*Source document:*
Building a scalable code modernization solution with AWS Transform custom

Introduction

Software maintenance and modernization is a critical challenge for enterprises managing hundreds or thousands of repositories. Whether upgrading Java versions, migrating to new AWS SDKs, or modernizing frameworks, the scale of transformation work can be overwhelming. AWS Transform custom uses agentic AI to perform large-scale modernization of software, code, libraries, and frameworks to reduce technical debt. It handles diverse scenarios including language version upgrades, API and service migrations, framework upgrades and migrations, code refactoring, and organization-specific transformations. Through continual learning, the agent improves from every execution and developer feedback, delivering high-quality, repeatable transformations without requiring specialized automation expertise.

Organizations need to run transformations using AWS Transform custom concurrently across their entire code estate to meet aggressive modernization timelines and compliance deadlines. Running it at enterprise scale requires a solution to process repositories in parallel, in a controlled remote cloud environment, manage credentials securely, and provide visibility into transformation progress. Today, we’re introducing an open-source solution that brings production-grade scalability, reliability, and monitoring to AWS Transform custom. This infrastructure enables you to run transformations on thousands of repositories in parallel using AWS Batch and AWS Fargate, with REST API access for programmatic control and comprehensive Amazon CloudWatch monitoring.

Requirements for Enterprise-Scale Code Modernization

AWS Transform custom provides powerful AI-driven code transformation capabilities through its CLI. To effectively scale transformations across enterprise codebases, organizations need:

Scale: Ability to run transformations on 1000+ repositories concurrently rather than one-by-one
Infrastructure: Dedicated compute resources for long-running transformations beyond developers’ laptops
API Access: REST API for programmatic orchestration and seamless integration with CI/CD pipelines
Monitoring: Centralized visibility into transformation progress and status across multiple repositories
Reliability: Automatic retries, secure credential management, and built-in fault tolerance

The Solution: Batch Infrastructure with REST API

This solution provides complete, production-ready infrastructure that addresses these challenges:

Core Capabilities

Scalable Batch Processing Run transformations on thousands of repositories in parallel using AWS Batch with Fargate. The default configuration (256 max vCPUs, 2 vCPUs per job) supports up to 128 concurrent jobs, with automatic queuing and resource management. The compute environment scales based on your needs and Fargate service quotas.

(Records from a data source)
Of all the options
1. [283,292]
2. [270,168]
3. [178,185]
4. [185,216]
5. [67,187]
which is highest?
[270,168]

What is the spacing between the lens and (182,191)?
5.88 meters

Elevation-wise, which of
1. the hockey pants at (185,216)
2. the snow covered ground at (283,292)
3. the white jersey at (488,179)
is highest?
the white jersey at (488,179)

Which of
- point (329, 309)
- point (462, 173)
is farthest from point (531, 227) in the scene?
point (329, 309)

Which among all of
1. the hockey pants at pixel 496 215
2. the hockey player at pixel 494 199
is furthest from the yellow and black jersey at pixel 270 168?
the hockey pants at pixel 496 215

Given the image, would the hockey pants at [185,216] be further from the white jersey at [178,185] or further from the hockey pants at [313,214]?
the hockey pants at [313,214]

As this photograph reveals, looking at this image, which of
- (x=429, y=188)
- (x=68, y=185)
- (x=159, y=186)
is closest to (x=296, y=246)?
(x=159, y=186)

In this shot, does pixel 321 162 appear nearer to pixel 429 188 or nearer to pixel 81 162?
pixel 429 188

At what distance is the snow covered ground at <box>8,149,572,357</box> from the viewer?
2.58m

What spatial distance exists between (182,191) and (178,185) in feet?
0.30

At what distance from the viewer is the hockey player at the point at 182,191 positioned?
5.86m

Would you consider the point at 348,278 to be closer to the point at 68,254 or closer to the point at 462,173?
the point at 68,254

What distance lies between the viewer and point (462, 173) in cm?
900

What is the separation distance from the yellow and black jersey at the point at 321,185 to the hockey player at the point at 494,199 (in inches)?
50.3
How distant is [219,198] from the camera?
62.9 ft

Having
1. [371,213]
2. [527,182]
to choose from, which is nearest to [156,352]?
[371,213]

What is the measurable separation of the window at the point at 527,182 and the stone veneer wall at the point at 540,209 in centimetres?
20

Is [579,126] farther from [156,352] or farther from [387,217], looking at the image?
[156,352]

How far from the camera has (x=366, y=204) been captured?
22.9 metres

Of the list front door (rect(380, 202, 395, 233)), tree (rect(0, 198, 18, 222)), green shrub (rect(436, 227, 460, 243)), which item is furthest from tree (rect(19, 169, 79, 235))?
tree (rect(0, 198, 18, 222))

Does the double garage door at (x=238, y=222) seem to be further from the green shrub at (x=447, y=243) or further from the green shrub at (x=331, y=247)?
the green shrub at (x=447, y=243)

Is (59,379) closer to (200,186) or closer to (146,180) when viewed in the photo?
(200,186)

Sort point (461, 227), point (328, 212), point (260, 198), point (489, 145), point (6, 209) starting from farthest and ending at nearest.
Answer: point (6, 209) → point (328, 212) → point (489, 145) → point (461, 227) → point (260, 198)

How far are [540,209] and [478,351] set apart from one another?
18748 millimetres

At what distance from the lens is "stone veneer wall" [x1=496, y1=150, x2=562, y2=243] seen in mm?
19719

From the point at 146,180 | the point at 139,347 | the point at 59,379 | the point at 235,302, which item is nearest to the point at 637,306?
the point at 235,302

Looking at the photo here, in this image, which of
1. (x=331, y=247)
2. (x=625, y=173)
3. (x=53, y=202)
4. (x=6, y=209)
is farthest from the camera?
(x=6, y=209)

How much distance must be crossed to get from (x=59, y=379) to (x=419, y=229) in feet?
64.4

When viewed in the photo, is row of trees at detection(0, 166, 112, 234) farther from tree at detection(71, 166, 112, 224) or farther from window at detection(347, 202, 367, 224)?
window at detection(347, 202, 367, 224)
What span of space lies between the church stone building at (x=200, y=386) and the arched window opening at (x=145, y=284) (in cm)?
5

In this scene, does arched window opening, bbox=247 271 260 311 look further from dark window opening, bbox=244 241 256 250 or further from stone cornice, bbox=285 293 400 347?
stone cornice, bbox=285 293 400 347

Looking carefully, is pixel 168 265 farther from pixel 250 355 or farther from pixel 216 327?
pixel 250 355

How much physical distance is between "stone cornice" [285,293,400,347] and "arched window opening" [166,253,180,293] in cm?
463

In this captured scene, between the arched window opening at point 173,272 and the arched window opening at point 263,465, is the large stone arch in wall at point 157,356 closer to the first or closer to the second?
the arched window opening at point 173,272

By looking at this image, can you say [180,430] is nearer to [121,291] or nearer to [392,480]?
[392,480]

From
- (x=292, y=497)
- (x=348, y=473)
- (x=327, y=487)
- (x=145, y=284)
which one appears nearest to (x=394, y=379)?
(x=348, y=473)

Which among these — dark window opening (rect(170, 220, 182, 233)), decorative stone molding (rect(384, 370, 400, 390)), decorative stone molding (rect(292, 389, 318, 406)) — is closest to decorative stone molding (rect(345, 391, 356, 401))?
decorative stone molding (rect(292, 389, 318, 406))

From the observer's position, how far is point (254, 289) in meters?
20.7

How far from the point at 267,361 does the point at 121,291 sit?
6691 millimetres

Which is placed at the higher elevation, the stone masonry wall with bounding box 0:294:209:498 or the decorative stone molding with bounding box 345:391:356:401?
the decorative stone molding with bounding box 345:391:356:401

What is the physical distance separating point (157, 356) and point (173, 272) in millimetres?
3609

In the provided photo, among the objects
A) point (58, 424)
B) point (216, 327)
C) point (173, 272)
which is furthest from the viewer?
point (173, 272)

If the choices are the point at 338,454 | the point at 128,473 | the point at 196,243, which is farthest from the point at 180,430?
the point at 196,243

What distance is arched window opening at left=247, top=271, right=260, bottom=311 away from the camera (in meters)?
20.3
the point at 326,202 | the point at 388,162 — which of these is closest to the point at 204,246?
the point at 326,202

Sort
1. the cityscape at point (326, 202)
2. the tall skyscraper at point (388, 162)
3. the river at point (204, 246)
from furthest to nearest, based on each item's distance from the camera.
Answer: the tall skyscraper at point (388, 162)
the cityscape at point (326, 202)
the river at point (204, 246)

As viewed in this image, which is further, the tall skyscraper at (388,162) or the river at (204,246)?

*Task statement:* Reproduce the text on modernizing code at scale with AWS Transform custom word for word, in full.

*Solution for this task:*
Building a scalable code modernization solution with AWS Transform custom

Introduction

Software maintenance and modernization is a critical challenge for enterprises managing hundreds or thousands of repositories. Whether upgrading Java versions, migrating to new AWS SDKs, or modernizing frameworks, the scale of transformation work can be overwhelming. AWS Transform custom uses agentic AI to perform large-scale modernization of software, code, libraries, and frameworks to reduce technical debt. It handles diverse scenarios including language version upgrades, API and service migrations, framework upgrades and migrations, code refactoring, and organization-specific transformations. Through continual learning, the agent improves from every execution and developer feedback, delivering high-quality, repeatable transformations without requiring specialized automation expertise.

Organizations need to run transformations using AWS Transform custom concurrently across their entire code estate to meet aggressive modernization timelines and compliance deadlines. Running it at enterprise scale requires a solution to process repositories in parallel, in a controlled remote cloud environment, manage credentials securely, and provide visibility into transformation progress. Today, we’re introducing an open-source solution that brings production-grade scalability, reliability, and monitoring to AWS Transform custom. This infrastructure enables you to run transformations on thousands of repositories in parallel using AWS Batch and AWS Fargate, with REST API access for programmatic control and comprehensive Amazon CloudWatch monitoring.

Requirements for Enterprise-Scale Code Modernization

AWS Transform custom provides powerful AI-driven code transformation capabilities through its CLI. To effectively scale transformations across enterprise codebases, organizations need:

Scale: Ability to run transformations on 1000+ repositories concurrently rather than one-by-one
Infrastructure: Dedicated compute resources for long-running transformations beyond developers’ laptops
API Access: REST API for programmatic orchestration and seamless integration with CI/CD pipelines
Monitoring: Centralized visibility into transformation progress and status across multiple repositories
Reliability: Automatic retries, secure credential management, and built-in fault tolerance

The Solution: Batch Infrastructure with REST API

This solution provides complete, production-ready infrastructure that addresses these challenges:

Core Capabilities

Scalable Batch Processing Run transformations on thousands of repositories in parallel using AWS Batch with Fargate. The default configuration (256 max vCPUs, 2 vCPUs per job) supports up to 128 concurrent jobs, with automatic queuing and resource management. The compute environment scales based on your needs and Fargate service quotas.